Problem: Will you write out all the entries below exactly?

Raw records
+-------+

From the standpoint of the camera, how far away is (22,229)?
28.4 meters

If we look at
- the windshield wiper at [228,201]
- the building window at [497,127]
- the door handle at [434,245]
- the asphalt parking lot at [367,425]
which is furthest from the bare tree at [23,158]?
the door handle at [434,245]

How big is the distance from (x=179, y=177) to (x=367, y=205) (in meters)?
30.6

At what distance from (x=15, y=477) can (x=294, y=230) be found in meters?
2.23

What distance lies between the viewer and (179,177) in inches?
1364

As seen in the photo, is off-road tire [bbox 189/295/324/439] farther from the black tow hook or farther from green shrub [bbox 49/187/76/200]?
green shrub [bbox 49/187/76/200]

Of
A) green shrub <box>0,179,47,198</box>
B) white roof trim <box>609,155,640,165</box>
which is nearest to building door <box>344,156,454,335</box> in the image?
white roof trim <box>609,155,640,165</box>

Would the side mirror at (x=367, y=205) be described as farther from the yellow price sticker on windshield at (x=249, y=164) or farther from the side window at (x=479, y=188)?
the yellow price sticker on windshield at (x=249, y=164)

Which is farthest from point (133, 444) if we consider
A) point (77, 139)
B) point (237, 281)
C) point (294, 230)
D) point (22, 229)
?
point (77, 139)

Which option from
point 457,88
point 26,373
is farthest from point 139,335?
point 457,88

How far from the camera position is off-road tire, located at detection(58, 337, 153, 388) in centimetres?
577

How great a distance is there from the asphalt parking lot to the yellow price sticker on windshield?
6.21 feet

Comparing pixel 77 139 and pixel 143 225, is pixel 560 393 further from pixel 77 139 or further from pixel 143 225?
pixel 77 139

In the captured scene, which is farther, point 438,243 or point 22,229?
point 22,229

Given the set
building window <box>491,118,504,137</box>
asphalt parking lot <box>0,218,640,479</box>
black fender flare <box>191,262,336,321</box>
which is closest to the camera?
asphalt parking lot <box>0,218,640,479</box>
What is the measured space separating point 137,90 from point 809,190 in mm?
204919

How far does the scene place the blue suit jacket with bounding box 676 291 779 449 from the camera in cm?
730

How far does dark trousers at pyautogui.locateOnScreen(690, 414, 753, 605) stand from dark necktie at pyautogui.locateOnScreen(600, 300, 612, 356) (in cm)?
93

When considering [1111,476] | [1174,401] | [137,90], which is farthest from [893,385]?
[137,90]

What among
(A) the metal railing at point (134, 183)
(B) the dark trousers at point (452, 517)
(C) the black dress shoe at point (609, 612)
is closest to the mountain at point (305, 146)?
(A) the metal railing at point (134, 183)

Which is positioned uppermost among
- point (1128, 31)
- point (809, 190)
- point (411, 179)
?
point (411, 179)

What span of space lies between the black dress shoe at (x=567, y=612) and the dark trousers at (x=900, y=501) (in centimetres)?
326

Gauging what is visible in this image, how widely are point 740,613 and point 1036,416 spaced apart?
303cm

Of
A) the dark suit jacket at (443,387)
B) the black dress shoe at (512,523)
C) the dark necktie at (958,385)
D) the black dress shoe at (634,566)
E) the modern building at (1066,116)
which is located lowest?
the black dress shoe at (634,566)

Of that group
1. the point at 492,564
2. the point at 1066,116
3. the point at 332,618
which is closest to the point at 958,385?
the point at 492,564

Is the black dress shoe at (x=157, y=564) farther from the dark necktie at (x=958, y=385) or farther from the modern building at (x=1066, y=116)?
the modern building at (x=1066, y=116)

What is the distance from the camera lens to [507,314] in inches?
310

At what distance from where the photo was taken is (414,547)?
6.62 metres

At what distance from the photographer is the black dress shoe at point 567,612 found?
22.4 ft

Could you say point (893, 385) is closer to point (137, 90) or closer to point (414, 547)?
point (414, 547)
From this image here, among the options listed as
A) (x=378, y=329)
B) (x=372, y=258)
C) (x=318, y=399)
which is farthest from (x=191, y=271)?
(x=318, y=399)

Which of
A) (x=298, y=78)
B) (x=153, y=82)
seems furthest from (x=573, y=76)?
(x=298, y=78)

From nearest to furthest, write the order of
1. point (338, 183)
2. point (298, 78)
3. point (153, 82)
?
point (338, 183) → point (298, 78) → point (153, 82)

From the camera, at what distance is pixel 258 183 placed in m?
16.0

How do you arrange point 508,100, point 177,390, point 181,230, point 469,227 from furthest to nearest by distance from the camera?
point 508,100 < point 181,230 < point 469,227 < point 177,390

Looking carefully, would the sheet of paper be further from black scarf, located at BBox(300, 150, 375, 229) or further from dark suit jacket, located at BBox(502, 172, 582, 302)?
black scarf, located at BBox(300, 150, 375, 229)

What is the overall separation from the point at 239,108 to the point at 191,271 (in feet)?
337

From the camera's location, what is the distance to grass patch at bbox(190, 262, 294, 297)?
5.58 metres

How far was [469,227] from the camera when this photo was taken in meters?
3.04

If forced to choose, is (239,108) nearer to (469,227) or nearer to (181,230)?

+-------+

Answer for this exercise:
From the standpoint of the camera, how far away is (22,229)?
28.4 meters

If we look at
- the windshield wiper at [228,201]
- the building window at [497,127]
- the door handle at [434,245]
- the asphalt parking lot at [367,425]
which is furthest from the bare tree at [23,158]?
the door handle at [434,245]

How big is the distance from (x=179, y=177) to (x=367, y=205) (in meters)?
30.6

At what distance from (x=15, y=477) can (x=294, y=230) be found in meters?
2.23

What distance lies between the viewer and (179,177) in inches?
1364

As seen in the photo, is off-road tire [bbox 189/295/324/439] farther from the black tow hook or farther from green shrub [bbox 49/187/76/200]?
green shrub [bbox 49/187/76/200]

Of
A) green shrub <box>0,179,47,198</box>
B) white roof trim <box>609,155,640,165</box>
which is nearest to building door <box>344,156,454,335</box> in the image?
white roof trim <box>609,155,640,165</box>

Would the side mirror at (x=367, y=205) be described as farther from the yellow price sticker on windshield at (x=249, y=164) or farther from the side window at (x=479, y=188)?
the yellow price sticker on windshield at (x=249, y=164)

Which is farthest from point (133, 444) if we consider
A) point (77, 139)
B) point (237, 281)
C) point (294, 230)
D) point (22, 229)
?
point (77, 139)

Which option from
point 457,88
point 26,373
is farthest from point 139,335?
point 457,88

How far from the camera position is off-road tire, located at detection(58, 337, 153, 388) in centimetres?
577

How great a distance is there from the asphalt parking lot to the yellow price sticker on windshield?
6.21 feet

Comparing pixel 77 139 and pixel 143 225, is pixel 560 393 further from pixel 77 139 or further from pixel 143 225?
pixel 77 139

In the captured scene, which is farther, point 438,243 or point 22,229?
point 22,229

Given the set
building window <box>491,118,504,137</box>
asphalt parking lot <box>0,218,640,479</box>
black fender flare <box>191,262,336,321</box>
which is closest to the camera?
asphalt parking lot <box>0,218,640,479</box>
What is the measured space separating point 137,90 from point 809,190 in mm?
204919

How far does the scene place the blue suit jacket with bounding box 676 291 779 449 from the camera in cm?
730

How far does dark trousers at pyautogui.locateOnScreen(690, 414, 753, 605) stand from dark necktie at pyautogui.locateOnScreen(600, 300, 612, 356) (in cm)?
93

When considering [1111,476] | [1174,401] | [137,90], which is farthest from [893,385]?
[137,90]

What among
(A) the metal railing at point (134, 183)
(B) the dark trousers at point (452, 517)
(C) the black dress shoe at point (609, 612)
is closest to the mountain at point (305, 146)?
(A) the metal railing at point (134, 183)

Which is positioned uppermost among
- point (1128, 31)
- point (809, 190)
- point (411, 179)
?
point (411, 179)

What span of space lies between the black dress shoe at (x=567, y=612) and the dark trousers at (x=900, y=501) (in centimetres)?
326

Gauging what is visible in this image, how widely are point 740,613 and point 1036,416 spaced apart?
303cm

Of
A) the dark suit jacket at (443,387)
B) the black dress shoe at (512,523)
C) the dark necktie at (958,385)
D) the black dress shoe at (634,566)
E) the modern building at (1066,116)
which is located lowest?
the black dress shoe at (634,566)

Of that group
1. the point at 492,564
2. the point at 1066,116
3. the point at 332,618
which is closest to the point at 958,385?
the point at 492,564

Is the black dress shoe at (x=157, y=564) farther from the dark necktie at (x=958, y=385) or farther from the modern building at (x=1066, y=116)?
the modern building at (x=1066, y=116)

What is the distance from the camera lens to [507,314] in inches?
310

At what distance from where the photo was taken is (414,547)?
6.62 metres

At what distance from the photographer is the black dress shoe at point 567,612 found?
22.4 ft

Could you say point (893, 385) is closer to point (137, 90) or closer to point (414, 547)?
point (414, 547)
From this image here, among the options listed as
A) (x=378, y=329)
B) (x=372, y=258)
C) (x=318, y=399)
which is farthest from (x=191, y=271)?
(x=318, y=399)

Which of
A) (x=298, y=78)
B) (x=153, y=82)
seems furthest from (x=573, y=76)?
(x=298, y=78)

From nearest to furthest, write the order of
1. point (338, 183)
2. point (298, 78)
3. point (153, 82)
?
point (338, 183) → point (298, 78) → point (153, 82)

From the camera, at what distance is pixel 258 183 placed in m?
16.0

How do you arrange point 508,100, point 177,390, point 181,230, point 469,227 from furthest to nearest by distance from the camera?
point 508,100 < point 181,230 < point 469,227 < point 177,390

Looking carefully, would the sheet of paper be further from black scarf, located at BBox(300, 150, 375, 229) or further from dark suit jacket, located at BBox(502, 172, 582, 302)?
black scarf, located at BBox(300, 150, 375, 229)

What is the overall separation from the point at 239,108 to the point at 191,271 (in feet)?
337

From the camera's location, what is the distance to grass patch at bbox(190, 262, 294, 297)?
5.58 metres

How far was [469,227] from the camera when this photo was taken in meters?
3.04

If forced to choose, is (239,108) nearer to (469,227) or nearer to (181,230)?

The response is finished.